### What the task requires
Rewrite every line of the rows below as a JSON list of strings, one string per line, leaving out blank lines.

### Given data
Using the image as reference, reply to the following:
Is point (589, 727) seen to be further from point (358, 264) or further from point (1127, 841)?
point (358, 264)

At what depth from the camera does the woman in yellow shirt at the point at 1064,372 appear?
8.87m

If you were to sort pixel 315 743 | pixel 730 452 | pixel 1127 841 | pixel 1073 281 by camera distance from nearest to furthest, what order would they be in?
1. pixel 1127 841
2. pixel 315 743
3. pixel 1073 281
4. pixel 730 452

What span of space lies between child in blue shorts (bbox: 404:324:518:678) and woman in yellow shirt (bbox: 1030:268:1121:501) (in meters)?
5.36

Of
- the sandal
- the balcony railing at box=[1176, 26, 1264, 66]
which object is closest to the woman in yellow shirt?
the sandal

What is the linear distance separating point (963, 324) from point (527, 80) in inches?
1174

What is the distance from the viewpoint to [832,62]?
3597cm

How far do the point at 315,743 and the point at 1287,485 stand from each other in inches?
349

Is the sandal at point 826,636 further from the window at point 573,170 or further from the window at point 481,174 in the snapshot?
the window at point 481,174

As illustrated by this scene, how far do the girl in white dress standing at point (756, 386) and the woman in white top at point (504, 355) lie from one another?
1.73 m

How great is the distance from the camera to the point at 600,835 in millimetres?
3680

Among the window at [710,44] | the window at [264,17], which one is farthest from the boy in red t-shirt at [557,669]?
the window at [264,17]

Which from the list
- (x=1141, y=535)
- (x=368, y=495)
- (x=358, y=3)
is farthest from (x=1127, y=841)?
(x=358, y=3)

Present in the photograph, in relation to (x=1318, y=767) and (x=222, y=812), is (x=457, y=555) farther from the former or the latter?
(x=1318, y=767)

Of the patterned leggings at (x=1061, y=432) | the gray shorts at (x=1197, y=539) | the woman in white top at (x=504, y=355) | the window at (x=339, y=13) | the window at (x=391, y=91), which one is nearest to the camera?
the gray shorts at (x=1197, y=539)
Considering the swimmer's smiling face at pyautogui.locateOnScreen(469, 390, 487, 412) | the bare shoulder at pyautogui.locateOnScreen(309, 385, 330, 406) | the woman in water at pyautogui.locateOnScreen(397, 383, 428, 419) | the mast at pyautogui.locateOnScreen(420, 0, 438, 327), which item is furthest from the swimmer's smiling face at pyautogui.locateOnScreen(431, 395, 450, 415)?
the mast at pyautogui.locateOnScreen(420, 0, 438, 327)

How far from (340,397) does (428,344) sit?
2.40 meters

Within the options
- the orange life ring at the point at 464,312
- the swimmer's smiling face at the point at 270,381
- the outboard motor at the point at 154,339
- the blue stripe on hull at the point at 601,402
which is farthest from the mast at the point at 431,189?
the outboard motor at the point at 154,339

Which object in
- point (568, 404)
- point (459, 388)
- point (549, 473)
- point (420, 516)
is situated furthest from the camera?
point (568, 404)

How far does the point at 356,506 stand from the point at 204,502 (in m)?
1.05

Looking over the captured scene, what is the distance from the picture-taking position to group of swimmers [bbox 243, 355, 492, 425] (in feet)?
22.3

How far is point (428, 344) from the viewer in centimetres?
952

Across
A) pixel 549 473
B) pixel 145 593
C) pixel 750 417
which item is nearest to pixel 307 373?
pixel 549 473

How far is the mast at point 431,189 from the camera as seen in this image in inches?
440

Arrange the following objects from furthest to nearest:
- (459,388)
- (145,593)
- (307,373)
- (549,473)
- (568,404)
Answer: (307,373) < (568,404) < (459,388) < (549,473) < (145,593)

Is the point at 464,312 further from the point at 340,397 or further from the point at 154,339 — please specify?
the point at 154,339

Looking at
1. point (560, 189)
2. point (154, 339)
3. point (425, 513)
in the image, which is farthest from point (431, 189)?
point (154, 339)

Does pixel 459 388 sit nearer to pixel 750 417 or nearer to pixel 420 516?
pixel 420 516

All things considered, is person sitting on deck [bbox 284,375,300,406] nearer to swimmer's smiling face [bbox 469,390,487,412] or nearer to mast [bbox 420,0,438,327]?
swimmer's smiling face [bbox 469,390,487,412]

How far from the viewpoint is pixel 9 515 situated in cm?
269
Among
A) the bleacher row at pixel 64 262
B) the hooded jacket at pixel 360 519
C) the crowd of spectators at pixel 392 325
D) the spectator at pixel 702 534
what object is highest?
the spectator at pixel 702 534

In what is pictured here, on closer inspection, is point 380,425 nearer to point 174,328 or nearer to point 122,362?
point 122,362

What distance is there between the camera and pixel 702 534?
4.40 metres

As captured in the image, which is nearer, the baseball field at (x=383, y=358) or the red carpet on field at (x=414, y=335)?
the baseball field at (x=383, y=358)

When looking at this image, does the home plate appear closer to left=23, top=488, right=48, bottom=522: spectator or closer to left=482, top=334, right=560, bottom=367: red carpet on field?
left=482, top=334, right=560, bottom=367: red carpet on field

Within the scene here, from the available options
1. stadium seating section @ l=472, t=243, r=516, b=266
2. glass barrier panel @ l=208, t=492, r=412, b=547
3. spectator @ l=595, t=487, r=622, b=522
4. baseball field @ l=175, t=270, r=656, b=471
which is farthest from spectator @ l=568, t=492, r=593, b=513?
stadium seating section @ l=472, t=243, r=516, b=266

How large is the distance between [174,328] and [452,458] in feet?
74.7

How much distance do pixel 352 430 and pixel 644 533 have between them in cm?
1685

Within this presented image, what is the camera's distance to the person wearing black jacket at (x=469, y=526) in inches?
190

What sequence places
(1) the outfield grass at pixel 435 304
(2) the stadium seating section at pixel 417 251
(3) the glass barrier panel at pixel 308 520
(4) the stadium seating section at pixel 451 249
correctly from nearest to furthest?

### Written response
[
  "Using the image as reference, reply to the following:",
  "Is point (589, 727) seen to be further from point (358, 264) or further from point (1127, 841)?",
  "point (358, 264)",
  "At what depth from the camera does the woman in yellow shirt at the point at 1064,372 appear?",
  "8.87m",
  "If you were to sort pixel 315 743 | pixel 730 452 | pixel 1127 841 | pixel 1073 281 by camera distance from nearest to furthest, what order would they be in?",
  "1. pixel 1127 841",
  "2. pixel 315 743",
  "3. pixel 1073 281",
  "4. pixel 730 452",
  "What span of space lies between child in blue shorts (bbox: 404:324:518:678) and woman in yellow shirt (bbox: 1030:268:1121:501) (in meters)?",
  "5.36",
  "Of",
  "- the sandal",
  "- the balcony railing at box=[1176, 26, 1264, 66]",
  "which object is closest to the woman in yellow shirt?",
  "the sandal",
  "What is the linear distance separating point (963, 324) from point (527, 80) in inches?",
  "1174",
  "What is the distance from the viewpoint to [832,62]?",
  "3597cm",
  "How far do the point at 315,743 and the point at 1287,485 stand from each other in inches?",
  "349",
  "Is the sandal at point 826,636 further from the window at point 573,170 or further from the window at point 481,174 in the snapshot?",
  "the window at point 481,174",
  "As illustrated by this scene, how far do the girl in white dress standing at point (756, 386) and the woman in white top at point (504, 355) lie from one another?",
  "1.73 m",
  "How great is the distance from the camera to the point at 600,835 in millimetres?",
  "3680",
  "Among the window at [710,44] | the window at [264,17], which one is farthest from the boy in red t-shirt at [557,669]?",
  "the window at [264,17]",
  "Which from the list",
  "- (x=1141, y=535)",
  "- (x=368, y=495)",
  "- (x=358, y=3)",
  "is farthest from (x=1127, y=841)?",
  "(x=358, y=3)",
  "Present in the photograph, in relation to (x=1318, y=767) and (x=222, y=812), is (x=457, y=555) farther from the former or the latter?",
  "(x=1318, y=767)",
  "Of the patterned leggings at (x=1061, y=432) | the gray shorts at (x=1197, y=539) | the woman in white top at (x=504, y=355) | the window at (x=339, y=13) | the window at (x=391, y=91), which one is nearest to the camera?",
  "the gray shorts at (x=1197, y=539)",
  "Considering the swimmer's smiling face at pyautogui.locateOnScreen(469, 390, 487, 412) | the bare shoulder at pyautogui.locateOnScreen(309, 385, 330, 406) | the woman in water at pyautogui.locateOnScreen(397, 383, 428, 419) | the mast at pyautogui.locateOnScreen(420, 0, 438, 327), which item is furthest from the swimmer's smiling face at pyautogui.locateOnScreen(431, 395, 450, 415)?",
  "the mast at pyautogui.locateOnScreen(420, 0, 438, 327)",
  "How far from (340,397) does (428,344) sit?",
  "2.40 meters",
  "Within the options",
  "- the orange life ring at the point at 464,312",
  "- the swimmer's smiling face at the point at 270,381",
  "- the outboard motor at the point at 154,339",
  "- the blue stripe on hull at the point at 601,402",
  "which is farthest from the mast at the point at 431,189?",
  "the outboard motor at the point at 154,339",
  "Which object in",
  "- point (568, 404)",
  "- point (459, 388)",
  "- point (549, 473)",
  "- point (420, 516)",
  "is situated furthest from the camera?",
  "point (568, 404)",
  "How far does the point at 356,506 stand from the point at 204,502 (in m)?",
  "1.05",
  "Looking over the captured scene, what is the distance from the picture-taking position to group of swimmers [bbox 243, 355, 492, 425] (in feet)?",
  "22.3",
  "How far is point (428, 344) from the viewer in centimetres?",
  "952",
  "Across",
  "A) pixel 549 473",
  "B) pixel 145 593",
  "C) pixel 750 417",
  "which item is nearest to pixel 307 373?",
  "pixel 549 473",
  "How far is the mast at point 431,189 from the camera as seen in this image in inches?",
  "440",
  "Arrange the following objects from furthest to nearest:",
  "- (459,388)",
  "- (145,593)",
  "- (307,373)",
  "- (549,473)",
  "- (568,404)",
  "Answer: (307,373) < (568,404) < (459,388) < (549,473) < (145,593)",
  "Is the point at 464,312 further from the point at 340,397 or further from the point at 154,339 — please specify?",
  "the point at 154,339",
  "Looking at",
  "1. point (560, 189)",
  "2. point (154, 339)",
  "3. point (425, 513)",
  "in the image, which is farthest from point (431, 189)?",
  "point (154, 339)",
  "Does pixel 459 388 sit nearer to pixel 750 417 or nearer to pixel 420 516?",
  "pixel 420 516",
  "All things considered, is person sitting on deck [bbox 284,375,300,406] nearer to swimmer's smiling face [bbox 469,390,487,412] or nearer to mast [bbox 420,0,438,327]?",
  "swimmer's smiling face [bbox 469,390,487,412]",
  "How far from the viewpoint is pixel 9 515 situated in cm?",
  "269",
  "Among",
  "A) the bleacher row at pixel 64 262",
  "B) the hooded jacket at pixel 360 519",
  "C) the crowd of spectators at pixel 392 325",
  "D) the spectator at pixel 702 534",
  "what object is highest?",
  "the spectator at pixel 702 534",
  "In what is pictured here, on closer inspection, is point 380,425 nearer to point 174,328 or nearer to point 122,362?",
  "point 122,362",
  "What distance is there between the camera and pixel 702 534?",
  "4.40 metres",
  "As captured in the image, which is nearer, the baseball field at (x=383, y=358) or the red carpet on field at (x=414, y=335)?",
  "the baseball field at (x=383, y=358)",
  "When looking at this image, does the home plate appear closer to left=23, top=488, right=48, bottom=522: spectator or closer to left=482, top=334, right=560, bottom=367: red carpet on field?",
  "left=482, top=334, right=560, bottom=367: red carpet on field",
  "Within the scene here, from the available options",
  "1. stadium seating section @ l=472, t=243, r=516, b=266",
  "2. glass barrier panel @ l=208, t=492, r=412, b=547",
  "3. spectator @ l=595, t=487, r=622, b=522",
  "4. baseball field @ l=175, t=270, r=656, b=471",
  "which is farthest from spectator @ l=568, t=492, r=593, b=513?",
  "stadium seating section @ l=472, t=243, r=516, b=266",
  "How large is the distance between [174,328] and [452,458] in feet?",
  "74.7",
  "How much distance do pixel 352 430 and pixel 644 533 have between them in cm?",
  "1685",
  "Within this presented image, what is the camera's distance to the person wearing black jacket at (x=469, y=526) in inches?",
  "190",
  "What sequence places",
  "(1) the outfield grass at pixel 435 304",
  "(2) the stadium seating section at pixel 417 251",
  "(3) the glass barrier panel at pixel 308 520",
  "(4) the stadium seating section at pixel 451 249",
  "correctly from nearest to furthest?"
]